J'ai serré les poings. Mes os affleurent à la surface de ma peau. Je maigris, lentement mais sûrement. J'ai perdu ma joie de vivre en même temps que l'être que j'aimais le plus au monde.

Il est maintenant 22h passées. La nuit est tombée depuis longtemps. Les piles de copies d'élèves, de cours, et mes deux pots à crayons sont soigneusement organisés sur le bureau. Et au milieu, ce journal. J'avais déjà commencé à écrire un journal il y a quelques années, mais je ne l'avais pas tenu longtemps. Hier, en rentrant de Lyon, j'ai ressenti le besoin d'écrire. Besoin fondamental de coucher mes tourments sur le papier, de faire naître sous la plume de mon stylo les mots qui sauraient, je l'espère, me libérer. Hier soir, ça a fonctionné. Je me sentais vide, vide de toute émotion, de tout sentiment. J'avais la tête vide. Le cœur et l'âme vide. Je n'étais plus qu'une coquille, ne vivant que parce que mon cœur continuait de battre. Mais ce matin, j'étais à nouveau assaillie de pensées noires. La nuit a fait revivre ma douleur, et j'essaie à nouveau de m'en défaire.

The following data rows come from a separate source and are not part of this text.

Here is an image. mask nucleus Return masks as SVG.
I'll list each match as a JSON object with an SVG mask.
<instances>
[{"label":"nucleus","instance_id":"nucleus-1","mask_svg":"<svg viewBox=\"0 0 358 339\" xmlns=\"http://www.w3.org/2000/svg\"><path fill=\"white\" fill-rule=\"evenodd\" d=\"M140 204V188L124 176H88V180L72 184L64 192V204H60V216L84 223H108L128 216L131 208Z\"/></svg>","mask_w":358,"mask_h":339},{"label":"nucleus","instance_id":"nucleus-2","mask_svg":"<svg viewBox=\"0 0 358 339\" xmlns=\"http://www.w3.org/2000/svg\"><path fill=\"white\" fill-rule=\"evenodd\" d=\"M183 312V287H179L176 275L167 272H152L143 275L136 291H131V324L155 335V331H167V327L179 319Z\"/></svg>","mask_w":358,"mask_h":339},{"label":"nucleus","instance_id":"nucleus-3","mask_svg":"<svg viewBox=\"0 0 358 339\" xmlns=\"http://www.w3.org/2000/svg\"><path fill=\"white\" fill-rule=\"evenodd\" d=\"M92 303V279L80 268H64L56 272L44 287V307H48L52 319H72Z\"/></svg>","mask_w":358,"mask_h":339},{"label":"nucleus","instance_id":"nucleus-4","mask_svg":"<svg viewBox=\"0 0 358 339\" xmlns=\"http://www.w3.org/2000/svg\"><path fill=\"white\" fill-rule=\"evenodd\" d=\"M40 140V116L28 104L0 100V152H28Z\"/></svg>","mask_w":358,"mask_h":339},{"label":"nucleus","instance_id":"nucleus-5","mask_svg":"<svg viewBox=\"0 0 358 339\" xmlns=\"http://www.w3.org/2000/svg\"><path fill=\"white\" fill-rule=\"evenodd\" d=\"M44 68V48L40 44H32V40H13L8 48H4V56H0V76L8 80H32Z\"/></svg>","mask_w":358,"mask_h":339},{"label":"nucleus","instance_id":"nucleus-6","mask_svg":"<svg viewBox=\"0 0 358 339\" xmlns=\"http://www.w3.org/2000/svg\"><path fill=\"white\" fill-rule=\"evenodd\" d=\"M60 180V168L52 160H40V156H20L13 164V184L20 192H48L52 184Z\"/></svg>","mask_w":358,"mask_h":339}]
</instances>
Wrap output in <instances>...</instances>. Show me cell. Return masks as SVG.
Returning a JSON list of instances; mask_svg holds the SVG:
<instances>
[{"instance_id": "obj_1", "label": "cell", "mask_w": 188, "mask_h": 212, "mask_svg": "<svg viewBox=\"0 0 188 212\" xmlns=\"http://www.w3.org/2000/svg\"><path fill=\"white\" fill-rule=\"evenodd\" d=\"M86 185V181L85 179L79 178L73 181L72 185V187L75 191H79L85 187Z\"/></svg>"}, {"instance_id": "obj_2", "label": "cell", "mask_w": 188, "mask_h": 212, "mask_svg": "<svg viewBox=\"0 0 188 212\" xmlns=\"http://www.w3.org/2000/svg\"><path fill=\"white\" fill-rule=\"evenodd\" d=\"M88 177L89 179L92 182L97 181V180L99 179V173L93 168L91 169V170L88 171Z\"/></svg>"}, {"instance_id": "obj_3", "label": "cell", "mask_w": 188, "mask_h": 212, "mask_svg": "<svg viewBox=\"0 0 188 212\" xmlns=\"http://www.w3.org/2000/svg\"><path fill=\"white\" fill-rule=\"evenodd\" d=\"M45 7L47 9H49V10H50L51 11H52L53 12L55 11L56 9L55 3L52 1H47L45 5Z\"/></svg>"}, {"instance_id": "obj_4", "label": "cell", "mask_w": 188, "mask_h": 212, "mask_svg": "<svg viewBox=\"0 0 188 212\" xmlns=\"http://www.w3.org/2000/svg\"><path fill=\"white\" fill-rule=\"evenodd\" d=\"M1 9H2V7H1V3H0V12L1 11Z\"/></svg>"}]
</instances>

Je ne sais pas comment j'ai fait pour vivre comme cela depuis six ans. Je ne sais pas pourquoi la douleur est aussi forte aujourd'hui. Je ne sais pas si elle a toujours eu la même intensité ou si elle a augmenté au fil des mois.

J'ai déjà pensé à mettre fin à mes jours. Après tout, rien ne me retient en ce monde. Je ne sais pas ce que sont devenus mes parents. Ça fait plus de dix ans que je ne leur ai plus parlé. Se souvient-il seulement de mon existence ? Je l'ignore. J'ignore aussi pourquoi je reste. J'ai l'impression d'attendre. Attendre quoi, je ne sais pas. Le bonheur peut-être. Mais pour ça, il faudrait croire. J'ai connu le bonheur, dans ma jeunesse. Mais la souffrance qui l'a suivi était aussi forte, si ce n'est plus, que ce bonheur.

Je vais aller dormir. Je sais que je chercherai longtemps le sommeil avant de le trouver. Si toutefois je le trouve. J'ai peur du noir. Peur de la nuit. Elle rend les souvenirs réels. Et je la revois. Mais elle disparaît quand je me réveille. Alors je redoute les rêves autant que je les espère.